How could the FCA's focus on ARs affect advisers?
(Skitterphoto/Pexels)

It is clear from the words and actions of the Financial Conduct Authority that it has set its sights on appointed representatives.

In a speech delivered in May by Sheldon Mills at a British Insurance Brokers' Association conference, the executive director of consumers and competition said: “If you use appointed representatives in your business model, we expect you to have good oversight of them, to ensure that they are following our rules on product suitability and value.

“We have recently set up a new department to oversee the AR regime and will be supervising these firms more closely to deliver better outcomes.”

As well as establishing said department, in March the FCA closed a consultation on improving the AR regime, in which it set out proposals to require principals to:

  • Provide the regulator with more information on their ARs and the business these ARs conduct;
  • Report to the regulator specific information on the activities the ARs are permitted to undertake, for inclusion on the Financial Services Register; and
  • Notify the FCA of an intention to begin providing regulatory hosting services before beginning to do so.

James Dingwall, chief executive of compliance consultancy Thistle Initiatives, says he is not surprised by the regulator’s recent focus on ARs. “It's pleasing that the FCA has now increased its supervision of the sector, but of course, this is after the damage has been done.”

How did we get here?

Analysis by the FCA found that principals generate between 50 per cent and 400 per cent more complaints and supervisory cases on average than non-principals, which the regulator said shows there are more issues arising from principals and ARs than from other directly authorised businesses.

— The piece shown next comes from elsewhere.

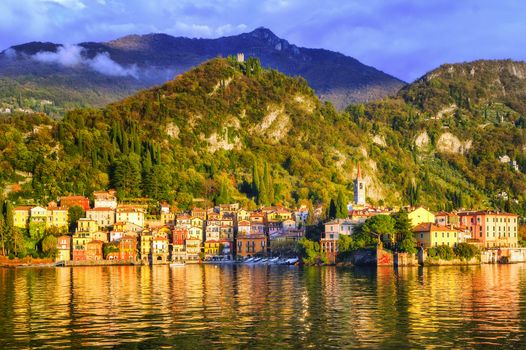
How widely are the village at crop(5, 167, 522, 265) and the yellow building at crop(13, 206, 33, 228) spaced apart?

Bovill consultant Jonathan Reid likewise says the FCA’s focus on ARs does not come as a surprise, given the collapse of Greensill Capital that made use of the AR regime.

A report called Lessons from Greensill Capital, published by the Treasury Committee in July, said it appears that the AR regime may be being used for purposes that are “well beyond” those for which it was originally designed.

Indeed, in its consultation paper the FCA notes how the regime was created primarily to allow self-employed representatives to engage in regulated activities without having to be authorised, but that over time, the regime has evolved to include a wider range of models such as regulatory hosting and networks.

Despite the common perception that Greensill Capital’s collapse led to the regulator’s review of the regime, Lindsay Lee, senior associate at law firm Brodies, says the FCA’s previous thematic reviews of the general insurance and investment management sectors had already exposed shortcomings in the AR model.

Lee adds that subsequent ‘Dear CEO’ letters and FCA analysis, which found that principals and ARs accounted for 61 per cent of the Financial Services Compensation Scheme
claims value between 2018 and 2019 H1, meant the actual and potential levels of consumer harm were “simply too high for the FCA not to take wider action”.

How could the proposed changes affect existing ARs?

It seems very likely that large networks with scale and systems already in place will be better able to handle the proposed new requirements, says David Morrey partner at Grant Thornton, especially where ARs have similar advice propositions that make it relatively easier for a principal to oversee.